* [REQUIREMENT] Of the lines in the material below, print only those from the one containing "Aiming for a" to the one containing "Play Soccer Drink", ends included, exactly as written and without pictures.

* [RECORDS FOR THIS EXERCISE]
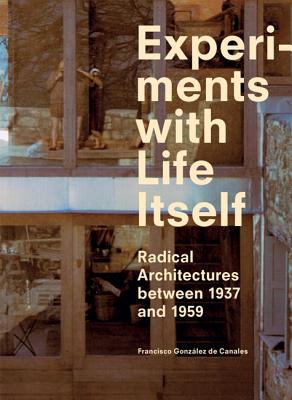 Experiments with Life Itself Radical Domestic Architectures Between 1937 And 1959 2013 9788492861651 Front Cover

* * *

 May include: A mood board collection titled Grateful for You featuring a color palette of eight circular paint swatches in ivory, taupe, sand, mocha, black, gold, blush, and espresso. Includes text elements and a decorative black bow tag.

--

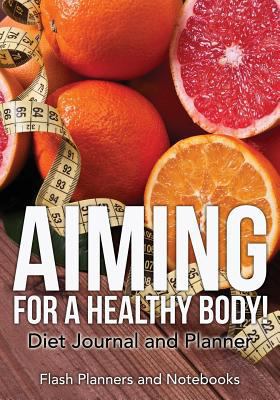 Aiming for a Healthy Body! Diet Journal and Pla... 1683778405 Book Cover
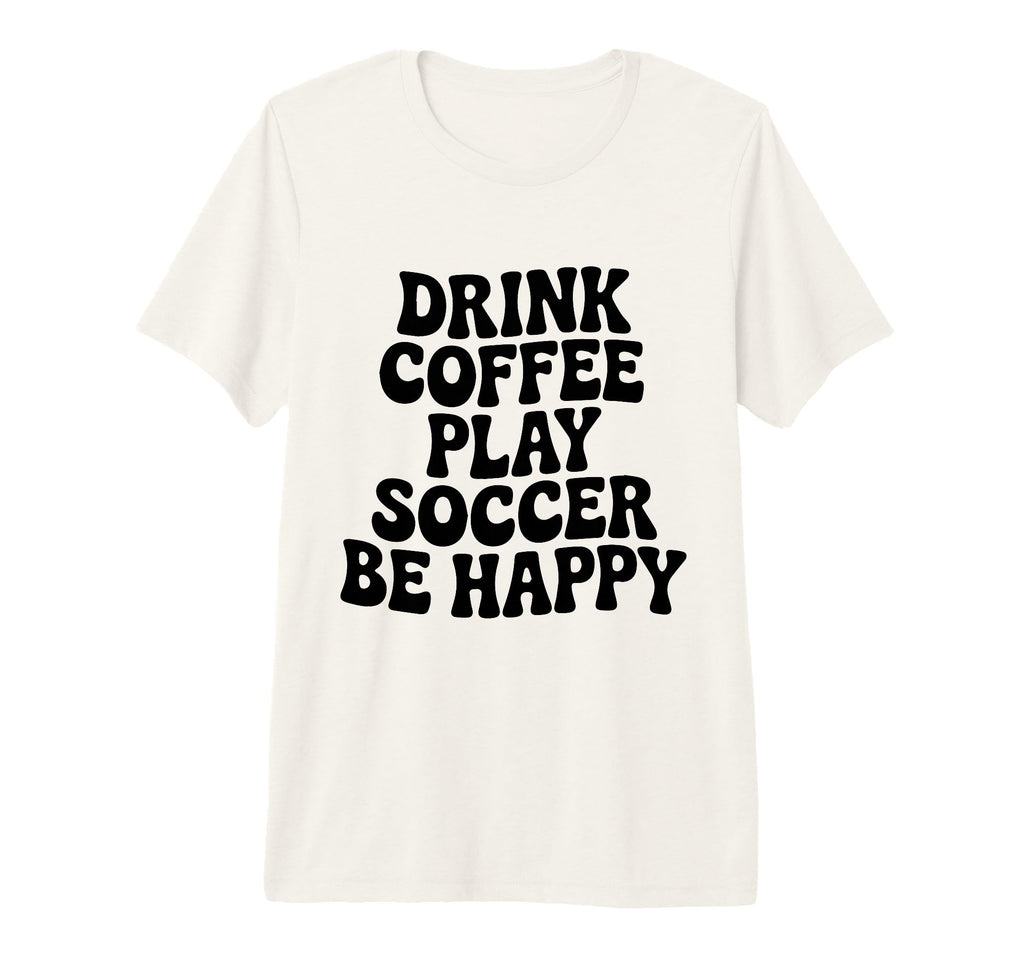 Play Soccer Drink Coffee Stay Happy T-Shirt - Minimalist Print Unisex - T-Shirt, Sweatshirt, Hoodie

* [YOUR SOLUTION]
 Aiming for a Healthy Body! Diet Journal and Pla... 1683778405 Book Cover
 Play Soccer Drink Coffee Stay Happy T-Shirt - Minimalist Print Unisex - T-Shirt, Sweatshirt, Hoodie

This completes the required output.